Daar moeten we ook eerlijk over zijn naar de bevolking. We moeten niet, zoals de afgelopen jaren door uw voorganger is gedaan, met een hoop poeha even gaan vertellen hoe het zit zonder dat dat wetenschappelijk goed onderbouwd is en zonder dat dat wordt herzien als de feiten veranderen. Zoals het gezegde gaat: if the facts change, I'll change my opinion. Dat is bij corona natuurlijk toch niet helemaal goed gebeurd. Men is — dat geldt zeker voor de voorgaande minister — een beetje met een tunnelvisie met de bestaande trajecten blijven doorgaan, ook als de inzichten soms veranderden. Er is natuurlijk veel polarisatie ontstaan in die jaren. Daar hebben we nog steeds mee te maken. Wij denken dat transparantie van cruciaal belang is om het vertrouwen te herwinnen en om de polarisatie voor zover mogelijk in ieder geval wat te verminderen. Ik denk niet dat het heel snel weg is, maar we moeten wel daaraan gaan werken en de onrust die de voorgaande minister heeft aangericht tot bedaren zien te brengen. Daarom dienen wij de volgende motie in.

De voorzitter:

Door de leden Otten en De Vries wordt de volgende motie voorgesteld:

De Kamer,

gehoord de beraadslaging,

overwegende dat transparantie van cruciaal belang is in overheidsoptreden rondom pandemische paraatheid en een belangrijke rol kan spelen bij het terugdringen van de maatschappelijke polarisatie;

constaterende dat het ministerie van VWS een grote achterstand heeft in de afhandeling van verzoeken gedaan op basis van de Wet open overheid en de Wet openbaarheid van bestuur, en inmiddels substantiële dwangsommen verschuldigd zijn als gevolg van rechterlijke vonnissen ten aanzien van Wob- en Woo-verzoeken die tot op heden nog niet uitgevoerd zijn;

verzoekt de regering voortvarend additionele adequate maatregelen te nemen zodat het ministerie van VWS deze achterstand kan wegwerken en zo snel mogelijk aan de wettelijke verplichtingen voldoet,

en gaat over tot de orde van de dag.

Naar mij blijkt, wordt de indiening ervan voldoende ondersteund.
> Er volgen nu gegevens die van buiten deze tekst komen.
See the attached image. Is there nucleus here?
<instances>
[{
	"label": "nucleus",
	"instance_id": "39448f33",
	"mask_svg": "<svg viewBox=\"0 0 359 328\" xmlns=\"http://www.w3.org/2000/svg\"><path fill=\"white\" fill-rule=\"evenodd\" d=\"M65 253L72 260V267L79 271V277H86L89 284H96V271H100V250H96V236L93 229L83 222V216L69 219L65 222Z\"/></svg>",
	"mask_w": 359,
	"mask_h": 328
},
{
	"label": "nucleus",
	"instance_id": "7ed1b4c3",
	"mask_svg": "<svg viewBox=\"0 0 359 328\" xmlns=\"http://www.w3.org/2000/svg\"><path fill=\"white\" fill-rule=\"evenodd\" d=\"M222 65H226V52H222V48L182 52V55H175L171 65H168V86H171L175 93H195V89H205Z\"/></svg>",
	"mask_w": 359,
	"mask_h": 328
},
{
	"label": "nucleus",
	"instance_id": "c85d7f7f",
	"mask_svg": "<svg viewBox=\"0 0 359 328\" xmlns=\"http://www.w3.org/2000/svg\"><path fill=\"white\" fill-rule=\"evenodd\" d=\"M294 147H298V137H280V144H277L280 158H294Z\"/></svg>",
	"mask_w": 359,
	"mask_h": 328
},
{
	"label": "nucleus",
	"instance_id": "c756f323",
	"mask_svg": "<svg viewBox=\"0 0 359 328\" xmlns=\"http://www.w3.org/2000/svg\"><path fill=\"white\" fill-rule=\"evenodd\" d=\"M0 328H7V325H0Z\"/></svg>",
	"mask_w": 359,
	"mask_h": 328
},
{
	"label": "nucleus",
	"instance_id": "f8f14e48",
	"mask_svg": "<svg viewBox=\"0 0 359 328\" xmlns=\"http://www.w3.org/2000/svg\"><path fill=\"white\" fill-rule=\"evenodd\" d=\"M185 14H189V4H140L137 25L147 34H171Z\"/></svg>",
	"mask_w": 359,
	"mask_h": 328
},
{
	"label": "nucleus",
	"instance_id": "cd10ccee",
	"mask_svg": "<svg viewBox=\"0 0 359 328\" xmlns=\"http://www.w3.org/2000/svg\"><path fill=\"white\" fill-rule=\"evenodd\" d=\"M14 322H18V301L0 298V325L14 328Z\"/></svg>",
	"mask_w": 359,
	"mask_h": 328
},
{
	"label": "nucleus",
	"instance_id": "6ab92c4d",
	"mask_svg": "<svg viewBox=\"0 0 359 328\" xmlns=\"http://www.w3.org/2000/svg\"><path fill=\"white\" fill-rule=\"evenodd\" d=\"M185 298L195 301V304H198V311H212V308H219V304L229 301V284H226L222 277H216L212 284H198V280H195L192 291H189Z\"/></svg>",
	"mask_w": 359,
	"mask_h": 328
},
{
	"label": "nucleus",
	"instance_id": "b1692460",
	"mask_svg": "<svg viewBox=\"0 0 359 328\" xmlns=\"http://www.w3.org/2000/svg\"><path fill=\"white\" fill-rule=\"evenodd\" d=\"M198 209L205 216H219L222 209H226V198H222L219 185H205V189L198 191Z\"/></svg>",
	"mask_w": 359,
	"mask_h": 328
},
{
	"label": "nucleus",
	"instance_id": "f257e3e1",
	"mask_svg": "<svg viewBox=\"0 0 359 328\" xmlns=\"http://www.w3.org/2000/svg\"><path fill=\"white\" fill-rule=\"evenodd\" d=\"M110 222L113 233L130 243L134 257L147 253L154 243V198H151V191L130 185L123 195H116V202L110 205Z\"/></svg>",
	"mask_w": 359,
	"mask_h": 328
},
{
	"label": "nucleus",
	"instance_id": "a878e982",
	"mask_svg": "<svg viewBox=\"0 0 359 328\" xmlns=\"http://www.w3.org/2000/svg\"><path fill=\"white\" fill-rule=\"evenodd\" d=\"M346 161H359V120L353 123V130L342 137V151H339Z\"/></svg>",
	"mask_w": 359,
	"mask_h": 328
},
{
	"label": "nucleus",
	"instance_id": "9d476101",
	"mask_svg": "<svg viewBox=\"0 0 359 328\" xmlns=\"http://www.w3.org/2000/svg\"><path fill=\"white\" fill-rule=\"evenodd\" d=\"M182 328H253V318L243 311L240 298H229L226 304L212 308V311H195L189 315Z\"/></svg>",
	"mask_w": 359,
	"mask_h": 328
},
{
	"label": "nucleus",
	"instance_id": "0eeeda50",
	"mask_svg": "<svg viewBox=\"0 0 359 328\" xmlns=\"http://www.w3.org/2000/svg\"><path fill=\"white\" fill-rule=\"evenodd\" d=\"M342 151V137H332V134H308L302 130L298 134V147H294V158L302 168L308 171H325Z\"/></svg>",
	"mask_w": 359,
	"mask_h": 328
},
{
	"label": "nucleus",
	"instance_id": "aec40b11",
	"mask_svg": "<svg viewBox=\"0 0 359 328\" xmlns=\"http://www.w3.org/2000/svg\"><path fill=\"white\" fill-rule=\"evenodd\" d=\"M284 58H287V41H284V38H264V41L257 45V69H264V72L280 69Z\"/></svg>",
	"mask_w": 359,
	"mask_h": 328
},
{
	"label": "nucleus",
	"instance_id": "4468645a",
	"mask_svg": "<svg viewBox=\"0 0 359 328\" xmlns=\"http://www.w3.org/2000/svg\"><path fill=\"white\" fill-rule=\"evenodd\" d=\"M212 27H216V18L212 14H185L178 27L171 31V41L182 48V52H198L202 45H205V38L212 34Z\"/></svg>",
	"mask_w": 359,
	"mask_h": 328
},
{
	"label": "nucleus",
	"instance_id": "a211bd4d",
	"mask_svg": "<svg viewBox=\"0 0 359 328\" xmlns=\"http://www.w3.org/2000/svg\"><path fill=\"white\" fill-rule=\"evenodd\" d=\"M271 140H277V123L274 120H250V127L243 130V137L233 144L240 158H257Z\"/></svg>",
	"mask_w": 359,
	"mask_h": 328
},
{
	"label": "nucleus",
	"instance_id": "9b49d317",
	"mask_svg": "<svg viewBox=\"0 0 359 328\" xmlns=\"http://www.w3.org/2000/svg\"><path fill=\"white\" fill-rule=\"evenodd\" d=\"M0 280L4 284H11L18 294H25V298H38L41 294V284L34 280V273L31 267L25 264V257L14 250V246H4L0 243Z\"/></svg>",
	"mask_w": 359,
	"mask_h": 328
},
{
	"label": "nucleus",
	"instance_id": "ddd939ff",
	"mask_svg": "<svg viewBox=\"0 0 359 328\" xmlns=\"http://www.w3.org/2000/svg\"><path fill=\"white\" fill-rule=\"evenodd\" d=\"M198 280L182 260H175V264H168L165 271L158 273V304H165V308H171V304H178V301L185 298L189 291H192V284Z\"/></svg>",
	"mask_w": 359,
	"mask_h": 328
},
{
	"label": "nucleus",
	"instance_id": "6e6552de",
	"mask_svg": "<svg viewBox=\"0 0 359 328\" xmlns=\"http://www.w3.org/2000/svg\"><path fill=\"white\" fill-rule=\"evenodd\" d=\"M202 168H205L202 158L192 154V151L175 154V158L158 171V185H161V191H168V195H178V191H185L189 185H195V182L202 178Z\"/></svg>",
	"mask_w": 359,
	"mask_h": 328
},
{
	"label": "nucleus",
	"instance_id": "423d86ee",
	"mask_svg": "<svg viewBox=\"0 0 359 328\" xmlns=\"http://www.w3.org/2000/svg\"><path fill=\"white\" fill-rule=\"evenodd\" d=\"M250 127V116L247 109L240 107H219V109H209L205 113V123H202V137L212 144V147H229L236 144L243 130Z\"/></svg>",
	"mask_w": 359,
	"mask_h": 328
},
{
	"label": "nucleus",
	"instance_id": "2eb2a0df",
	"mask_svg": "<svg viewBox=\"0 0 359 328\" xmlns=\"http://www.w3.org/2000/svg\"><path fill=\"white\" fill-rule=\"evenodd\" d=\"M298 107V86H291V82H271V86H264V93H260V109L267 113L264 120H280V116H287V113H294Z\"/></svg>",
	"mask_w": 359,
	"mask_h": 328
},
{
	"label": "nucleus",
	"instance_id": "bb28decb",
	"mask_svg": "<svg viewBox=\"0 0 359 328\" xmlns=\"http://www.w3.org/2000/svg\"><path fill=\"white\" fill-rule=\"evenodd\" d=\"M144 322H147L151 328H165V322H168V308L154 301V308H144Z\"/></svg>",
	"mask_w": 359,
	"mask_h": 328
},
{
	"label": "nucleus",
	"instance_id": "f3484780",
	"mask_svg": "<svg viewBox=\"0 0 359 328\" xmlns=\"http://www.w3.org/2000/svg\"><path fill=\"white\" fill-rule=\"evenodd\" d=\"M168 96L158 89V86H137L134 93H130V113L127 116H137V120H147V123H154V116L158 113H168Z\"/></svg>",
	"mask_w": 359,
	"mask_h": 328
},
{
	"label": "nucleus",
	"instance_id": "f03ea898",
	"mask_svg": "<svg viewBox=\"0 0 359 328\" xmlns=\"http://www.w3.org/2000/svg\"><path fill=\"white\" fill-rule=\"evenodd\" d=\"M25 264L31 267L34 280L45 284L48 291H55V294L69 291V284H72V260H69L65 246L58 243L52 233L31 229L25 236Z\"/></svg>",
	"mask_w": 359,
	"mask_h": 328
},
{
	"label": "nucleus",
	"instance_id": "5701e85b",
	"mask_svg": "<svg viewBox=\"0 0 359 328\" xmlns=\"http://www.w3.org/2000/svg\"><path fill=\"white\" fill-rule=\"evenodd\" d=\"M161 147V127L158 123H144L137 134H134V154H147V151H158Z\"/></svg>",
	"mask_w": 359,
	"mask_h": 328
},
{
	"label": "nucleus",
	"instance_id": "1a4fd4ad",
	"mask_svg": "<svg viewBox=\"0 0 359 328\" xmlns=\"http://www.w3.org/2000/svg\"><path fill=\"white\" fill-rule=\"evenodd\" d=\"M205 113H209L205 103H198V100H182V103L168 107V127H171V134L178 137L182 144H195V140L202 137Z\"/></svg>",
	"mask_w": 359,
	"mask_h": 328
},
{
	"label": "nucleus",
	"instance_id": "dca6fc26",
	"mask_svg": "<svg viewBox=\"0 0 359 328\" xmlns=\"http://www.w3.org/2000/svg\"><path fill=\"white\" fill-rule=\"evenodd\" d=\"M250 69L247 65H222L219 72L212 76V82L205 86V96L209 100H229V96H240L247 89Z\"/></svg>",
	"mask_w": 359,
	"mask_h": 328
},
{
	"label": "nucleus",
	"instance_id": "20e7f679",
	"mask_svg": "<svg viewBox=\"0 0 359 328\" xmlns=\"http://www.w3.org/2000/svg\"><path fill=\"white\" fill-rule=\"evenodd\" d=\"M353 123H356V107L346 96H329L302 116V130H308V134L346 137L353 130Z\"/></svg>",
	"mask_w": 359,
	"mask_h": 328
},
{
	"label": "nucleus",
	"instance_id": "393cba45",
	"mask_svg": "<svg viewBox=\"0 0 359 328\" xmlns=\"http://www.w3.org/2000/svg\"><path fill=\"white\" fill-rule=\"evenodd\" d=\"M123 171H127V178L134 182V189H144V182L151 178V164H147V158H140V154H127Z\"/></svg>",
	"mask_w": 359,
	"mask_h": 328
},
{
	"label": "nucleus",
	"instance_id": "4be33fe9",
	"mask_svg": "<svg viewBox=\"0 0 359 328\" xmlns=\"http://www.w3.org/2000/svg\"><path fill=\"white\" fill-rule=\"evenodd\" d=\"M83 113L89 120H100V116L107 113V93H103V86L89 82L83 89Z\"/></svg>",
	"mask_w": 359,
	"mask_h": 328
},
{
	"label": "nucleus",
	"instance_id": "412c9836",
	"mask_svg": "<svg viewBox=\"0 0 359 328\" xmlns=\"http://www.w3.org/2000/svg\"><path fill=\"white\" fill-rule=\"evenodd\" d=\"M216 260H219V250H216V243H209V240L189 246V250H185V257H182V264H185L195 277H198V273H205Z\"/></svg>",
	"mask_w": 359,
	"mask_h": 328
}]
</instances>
Zij krijgt letter Q (36194).

De heer Otten (Fractie-Otten):

De Wet openbaarheid van bestuur is trouwens de voorganger van de Wet open overheid.
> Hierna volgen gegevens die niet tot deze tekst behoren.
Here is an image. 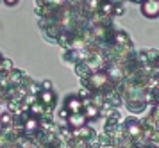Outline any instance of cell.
Returning <instances> with one entry per match:
<instances>
[{
    "label": "cell",
    "instance_id": "6da1fadb",
    "mask_svg": "<svg viewBox=\"0 0 159 148\" xmlns=\"http://www.w3.org/2000/svg\"><path fill=\"white\" fill-rule=\"evenodd\" d=\"M143 123L136 118H127L123 123V134L127 136L129 139H139L143 136Z\"/></svg>",
    "mask_w": 159,
    "mask_h": 148
},
{
    "label": "cell",
    "instance_id": "7a4b0ae2",
    "mask_svg": "<svg viewBox=\"0 0 159 148\" xmlns=\"http://www.w3.org/2000/svg\"><path fill=\"white\" fill-rule=\"evenodd\" d=\"M139 7H141V14L145 18H157L159 16V0H143Z\"/></svg>",
    "mask_w": 159,
    "mask_h": 148
},
{
    "label": "cell",
    "instance_id": "3957f363",
    "mask_svg": "<svg viewBox=\"0 0 159 148\" xmlns=\"http://www.w3.org/2000/svg\"><path fill=\"white\" fill-rule=\"evenodd\" d=\"M72 137L80 139V141H93V139H97V132L88 125H84V127L79 128H72Z\"/></svg>",
    "mask_w": 159,
    "mask_h": 148
},
{
    "label": "cell",
    "instance_id": "277c9868",
    "mask_svg": "<svg viewBox=\"0 0 159 148\" xmlns=\"http://www.w3.org/2000/svg\"><path fill=\"white\" fill-rule=\"evenodd\" d=\"M65 109L70 114L82 113V109H84V102H82V98H79L77 95H70V96L66 98V102H65Z\"/></svg>",
    "mask_w": 159,
    "mask_h": 148
},
{
    "label": "cell",
    "instance_id": "5b68a950",
    "mask_svg": "<svg viewBox=\"0 0 159 148\" xmlns=\"http://www.w3.org/2000/svg\"><path fill=\"white\" fill-rule=\"evenodd\" d=\"M111 45H115V47H130L132 41H130L129 34L125 30L116 29L115 32H113V38H111Z\"/></svg>",
    "mask_w": 159,
    "mask_h": 148
},
{
    "label": "cell",
    "instance_id": "8992f818",
    "mask_svg": "<svg viewBox=\"0 0 159 148\" xmlns=\"http://www.w3.org/2000/svg\"><path fill=\"white\" fill-rule=\"evenodd\" d=\"M66 125L68 128H79V127H84L88 125V118L84 116L82 113H75V114H70L66 118Z\"/></svg>",
    "mask_w": 159,
    "mask_h": 148
},
{
    "label": "cell",
    "instance_id": "52a82bcc",
    "mask_svg": "<svg viewBox=\"0 0 159 148\" xmlns=\"http://www.w3.org/2000/svg\"><path fill=\"white\" fill-rule=\"evenodd\" d=\"M38 102H41L45 107H54L56 105V93L52 89H41L38 93Z\"/></svg>",
    "mask_w": 159,
    "mask_h": 148
},
{
    "label": "cell",
    "instance_id": "ba28073f",
    "mask_svg": "<svg viewBox=\"0 0 159 148\" xmlns=\"http://www.w3.org/2000/svg\"><path fill=\"white\" fill-rule=\"evenodd\" d=\"M84 102V109H82V114L88 118V121L89 120H97L98 116H100V109L95 105V104H91V100H82Z\"/></svg>",
    "mask_w": 159,
    "mask_h": 148
},
{
    "label": "cell",
    "instance_id": "9c48e42d",
    "mask_svg": "<svg viewBox=\"0 0 159 148\" xmlns=\"http://www.w3.org/2000/svg\"><path fill=\"white\" fill-rule=\"evenodd\" d=\"M73 70H75V75H79L80 78H84V77H88L89 73H91V68L88 66V63L86 61H79V63L73 66Z\"/></svg>",
    "mask_w": 159,
    "mask_h": 148
},
{
    "label": "cell",
    "instance_id": "30bf717a",
    "mask_svg": "<svg viewBox=\"0 0 159 148\" xmlns=\"http://www.w3.org/2000/svg\"><path fill=\"white\" fill-rule=\"evenodd\" d=\"M113 7H115L113 2H109V0H102L97 13H100L102 16H107V18H109V16H113Z\"/></svg>",
    "mask_w": 159,
    "mask_h": 148
},
{
    "label": "cell",
    "instance_id": "8fae6325",
    "mask_svg": "<svg viewBox=\"0 0 159 148\" xmlns=\"http://www.w3.org/2000/svg\"><path fill=\"white\" fill-rule=\"evenodd\" d=\"M11 70H13V61L7 59V57H4L0 61V73H9Z\"/></svg>",
    "mask_w": 159,
    "mask_h": 148
},
{
    "label": "cell",
    "instance_id": "7c38bea8",
    "mask_svg": "<svg viewBox=\"0 0 159 148\" xmlns=\"http://www.w3.org/2000/svg\"><path fill=\"white\" fill-rule=\"evenodd\" d=\"M98 6H100V0H86V9L91 13H97Z\"/></svg>",
    "mask_w": 159,
    "mask_h": 148
},
{
    "label": "cell",
    "instance_id": "4fadbf2b",
    "mask_svg": "<svg viewBox=\"0 0 159 148\" xmlns=\"http://www.w3.org/2000/svg\"><path fill=\"white\" fill-rule=\"evenodd\" d=\"M77 96L82 100H88V98H91V89H88V87H82L79 93H77Z\"/></svg>",
    "mask_w": 159,
    "mask_h": 148
},
{
    "label": "cell",
    "instance_id": "5bb4252c",
    "mask_svg": "<svg viewBox=\"0 0 159 148\" xmlns=\"http://www.w3.org/2000/svg\"><path fill=\"white\" fill-rule=\"evenodd\" d=\"M125 14V9H123L122 4H115V7H113V16H123Z\"/></svg>",
    "mask_w": 159,
    "mask_h": 148
},
{
    "label": "cell",
    "instance_id": "9a60e30c",
    "mask_svg": "<svg viewBox=\"0 0 159 148\" xmlns=\"http://www.w3.org/2000/svg\"><path fill=\"white\" fill-rule=\"evenodd\" d=\"M68 116H70V113H68V111H66L65 107H63V109H61V111H59V118H61V120H66V118H68Z\"/></svg>",
    "mask_w": 159,
    "mask_h": 148
},
{
    "label": "cell",
    "instance_id": "2e32d148",
    "mask_svg": "<svg viewBox=\"0 0 159 148\" xmlns=\"http://www.w3.org/2000/svg\"><path fill=\"white\" fill-rule=\"evenodd\" d=\"M39 86H41V89H52V82L50 80H43Z\"/></svg>",
    "mask_w": 159,
    "mask_h": 148
},
{
    "label": "cell",
    "instance_id": "e0dca14e",
    "mask_svg": "<svg viewBox=\"0 0 159 148\" xmlns=\"http://www.w3.org/2000/svg\"><path fill=\"white\" fill-rule=\"evenodd\" d=\"M2 2H4V4H6V6H16V4H18V2H20V0H2Z\"/></svg>",
    "mask_w": 159,
    "mask_h": 148
},
{
    "label": "cell",
    "instance_id": "ac0fdd59",
    "mask_svg": "<svg viewBox=\"0 0 159 148\" xmlns=\"http://www.w3.org/2000/svg\"><path fill=\"white\" fill-rule=\"evenodd\" d=\"M100 146H102L100 143H95V145H91V146H89V148H100Z\"/></svg>",
    "mask_w": 159,
    "mask_h": 148
},
{
    "label": "cell",
    "instance_id": "d6986e66",
    "mask_svg": "<svg viewBox=\"0 0 159 148\" xmlns=\"http://www.w3.org/2000/svg\"><path fill=\"white\" fill-rule=\"evenodd\" d=\"M109 2H113V4H122L123 0H109Z\"/></svg>",
    "mask_w": 159,
    "mask_h": 148
},
{
    "label": "cell",
    "instance_id": "ffe728a7",
    "mask_svg": "<svg viewBox=\"0 0 159 148\" xmlns=\"http://www.w3.org/2000/svg\"><path fill=\"white\" fill-rule=\"evenodd\" d=\"M100 148H113V145H102Z\"/></svg>",
    "mask_w": 159,
    "mask_h": 148
},
{
    "label": "cell",
    "instance_id": "44dd1931",
    "mask_svg": "<svg viewBox=\"0 0 159 148\" xmlns=\"http://www.w3.org/2000/svg\"><path fill=\"white\" fill-rule=\"evenodd\" d=\"M130 2H134V4H141L143 0H130Z\"/></svg>",
    "mask_w": 159,
    "mask_h": 148
},
{
    "label": "cell",
    "instance_id": "7402d4cb",
    "mask_svg": "<svg viewBox=\"0 0 159 148\" xmlns=\"http://www.w3.org/2000/svg\"><path fill=\"white\" fill-rule=\"evenodd\" d=\"M2 59H4V56H2V54H0V61H2Z\"/></svg>",
    "mask_w": 159,
    "mask_h": 148
},
{
    "label": "cell",
    "instance_id": "603a6c76",
    "mask_svg": "<svg viewBox=\"0 0 159 148\" xmlns=\"http://www.w3.org/2000/svg\"><path fill=\"white\" fill-rule=\"evenodd\" d=\"M100 2H102V0H100Z\"/></svg>",
    "mask_w": 159,
    "mask_h": 148
}]
</instances>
Voorzitter. Zoals we hebben aangegeven, komt deze Wet publieke gezondheid, die in feite een knip-en-plakversie is van de Tijdelijke wet maatregelen covid-19, wat ons betreft te vroeg. Eerst moet er een grondige evaluatie van de corona-aanpak plaatsvinden. Dit is het paard achter de wagen spannen. Daarom zal onze fractie ook tegen deze wet stemmen. Als deze Kamer toch nog besluit over deze wet te stemmen in deze samenstelling, dan verzoeken wij ook — ik heb het al eerder gezegd — om een hoofdelijke stemming.

Tot zover, voorzitter.

De voorzitter:

Dank u wel, meneer Otten. Dan is het woord aan de heer Dessing namens Forum voor Democratie.